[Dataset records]
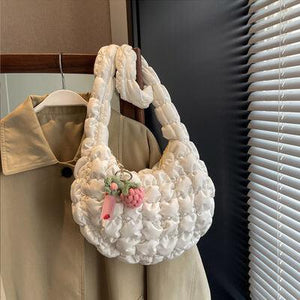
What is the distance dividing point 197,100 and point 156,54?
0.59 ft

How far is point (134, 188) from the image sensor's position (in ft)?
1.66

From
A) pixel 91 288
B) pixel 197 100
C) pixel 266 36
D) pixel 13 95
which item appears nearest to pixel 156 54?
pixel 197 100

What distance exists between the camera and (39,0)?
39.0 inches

GOAL: Repeat the lines above word for word, but leave out the pictures.

EXERCISE ANSWER:
What is the distance dividing point 197,100 and point 156,54?
0.59 ft

How far is point (134, 188) from the image sensor's position (in ft)?
1.66

From
A) pixel 91 288
B) pixel 197 100
C) pixel 266 36
D) pixel 13 95
which item appears nearest to pixel 156 54?
pixel 197 100

What distance exists between the camera and (39,0)?
39.0 inches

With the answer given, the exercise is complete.